Her daily lapses were not reported to the Fayette County judge who sentenced her.

On May, 2, 2010, she was found dead in her Fayetteville apartment, possibly four days after she died. No one had noticed she had not used her alcohol monitoring machine for days.

An insulin-dependant diabetic, Dumas drank herself to death even though she was under court orders not to have any alcohol at all.

Dumas’ circumstances seem to illustrate a point made by opponents of the thriving private probation industry — that it is more about profits than supervision.

Dumas was convicted of drunken driving in Fayette County three times in three years, once registering almost three times the legal limit. Just weeks after home alcohol monitoring was ordered, Dumas failed her test on March 7, 2010. She would continue to fail 182 tests.

None of those failures were reported to JCS or to the judge.

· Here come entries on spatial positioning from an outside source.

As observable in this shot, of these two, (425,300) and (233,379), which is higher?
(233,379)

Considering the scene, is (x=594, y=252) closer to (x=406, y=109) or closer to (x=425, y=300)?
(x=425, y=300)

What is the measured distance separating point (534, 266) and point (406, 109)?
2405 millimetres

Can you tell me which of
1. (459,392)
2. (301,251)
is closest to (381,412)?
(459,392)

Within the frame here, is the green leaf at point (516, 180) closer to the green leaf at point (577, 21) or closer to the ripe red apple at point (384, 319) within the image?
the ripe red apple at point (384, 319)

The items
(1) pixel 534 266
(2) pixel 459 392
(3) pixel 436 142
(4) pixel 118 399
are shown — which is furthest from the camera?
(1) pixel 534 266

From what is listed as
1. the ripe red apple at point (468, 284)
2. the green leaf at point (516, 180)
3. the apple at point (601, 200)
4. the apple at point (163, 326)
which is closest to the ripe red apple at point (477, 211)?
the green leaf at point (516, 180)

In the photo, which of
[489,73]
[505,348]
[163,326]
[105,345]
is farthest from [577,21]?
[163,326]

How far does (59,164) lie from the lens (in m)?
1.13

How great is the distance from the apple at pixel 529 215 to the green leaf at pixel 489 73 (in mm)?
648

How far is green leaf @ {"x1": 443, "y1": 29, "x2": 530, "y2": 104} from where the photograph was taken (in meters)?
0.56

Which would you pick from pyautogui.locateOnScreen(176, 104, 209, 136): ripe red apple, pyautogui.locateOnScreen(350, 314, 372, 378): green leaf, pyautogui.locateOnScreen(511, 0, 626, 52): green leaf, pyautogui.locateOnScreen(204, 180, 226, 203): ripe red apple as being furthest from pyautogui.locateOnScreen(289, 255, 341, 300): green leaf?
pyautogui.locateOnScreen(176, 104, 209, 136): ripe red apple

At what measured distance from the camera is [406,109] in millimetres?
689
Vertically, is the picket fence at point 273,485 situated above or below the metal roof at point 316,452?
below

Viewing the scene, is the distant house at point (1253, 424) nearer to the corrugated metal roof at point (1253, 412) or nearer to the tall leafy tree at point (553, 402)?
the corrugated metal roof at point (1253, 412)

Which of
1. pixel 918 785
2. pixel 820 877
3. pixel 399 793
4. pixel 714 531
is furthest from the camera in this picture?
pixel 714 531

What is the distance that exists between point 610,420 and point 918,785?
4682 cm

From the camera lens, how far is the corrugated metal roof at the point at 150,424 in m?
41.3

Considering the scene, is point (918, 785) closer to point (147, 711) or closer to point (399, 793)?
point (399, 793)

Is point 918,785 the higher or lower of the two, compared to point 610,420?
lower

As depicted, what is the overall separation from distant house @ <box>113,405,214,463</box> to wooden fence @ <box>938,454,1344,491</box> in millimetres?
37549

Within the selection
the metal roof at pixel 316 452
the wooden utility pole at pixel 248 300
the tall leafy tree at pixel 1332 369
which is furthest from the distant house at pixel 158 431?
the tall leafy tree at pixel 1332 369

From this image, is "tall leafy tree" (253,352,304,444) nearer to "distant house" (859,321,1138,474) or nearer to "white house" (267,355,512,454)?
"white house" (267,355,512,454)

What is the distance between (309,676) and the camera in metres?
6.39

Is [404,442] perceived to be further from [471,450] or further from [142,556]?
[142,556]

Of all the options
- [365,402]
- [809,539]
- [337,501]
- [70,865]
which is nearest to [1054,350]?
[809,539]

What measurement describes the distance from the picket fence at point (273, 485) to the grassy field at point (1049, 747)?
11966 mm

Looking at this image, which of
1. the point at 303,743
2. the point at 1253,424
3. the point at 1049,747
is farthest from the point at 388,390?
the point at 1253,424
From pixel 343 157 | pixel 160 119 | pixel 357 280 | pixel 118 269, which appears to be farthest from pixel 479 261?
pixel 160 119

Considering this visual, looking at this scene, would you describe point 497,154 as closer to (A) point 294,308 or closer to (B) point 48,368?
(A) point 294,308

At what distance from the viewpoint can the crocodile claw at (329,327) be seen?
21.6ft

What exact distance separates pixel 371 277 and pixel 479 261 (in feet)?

“It was a complete lack of oversight and supervision,” said attorney Jeff Goleb, who has filed a lawsuit against Judicial Correction Services on behalf of Dumas’ 7 1/2-year-old son, claiming JCS did not supervise the 32-year-old mother as it was supposed to do. Although her death was the result of complications of diabetes, her family maintains the alcohol she consumed contributed to her death.

JCS chief executive officer Robert McMichael declined to comment for this article, but he has said previously private probation providers often do a better job supervising probationers than government-run programs, and they do it at no cost to taxpayers.

The state’s second largest private probation provider says on its website JCS “ensures our officers have the time and the support they need” to help probationers fulfill “their requirements to the court and beyond.”

While a Fulton Superior Court judge has ruled JCS had no duty to protect Dumas from herself, that decision has been appealed. The record compiled in the suit describes her swift slide down a path a judge’s order strictly prohibited while the probation company that was charged with supervising her seemingly did nothing.

According to JCS logs, family members told the company several times Dumas was drinking in violation of her probation.

Her ex-husband and her mother desperately tried to get help from the private probation officer who was assigned to supervise Dumas.

They felt revoking her probation would save her. In jail, she couldn’t get more bottles of vodka and drink herself into oblivion.

“She honestly felt safer in jail where she was unable to drink,” said Dumas’ sister, Alicia Harris.

Relatives don’t know how she obtained alcohol at home, even though she wore an ankle monitor that was supposed to alert the company if she left her apartment.

At the same time, the business that provides twice-daily alcohol monitoring never told JCS of the times Dumas failed a test or tried to rig the machine to show positive results. And JCS never asked the monitoring company about Dumas, according to records.

Dumas had admitted her drinking problems. “She was not proud of it,” said her sister Harris. “I thought, ‘There is no way she can beat the system.’ If they (JCS) had responded, Adrienne would be alive.”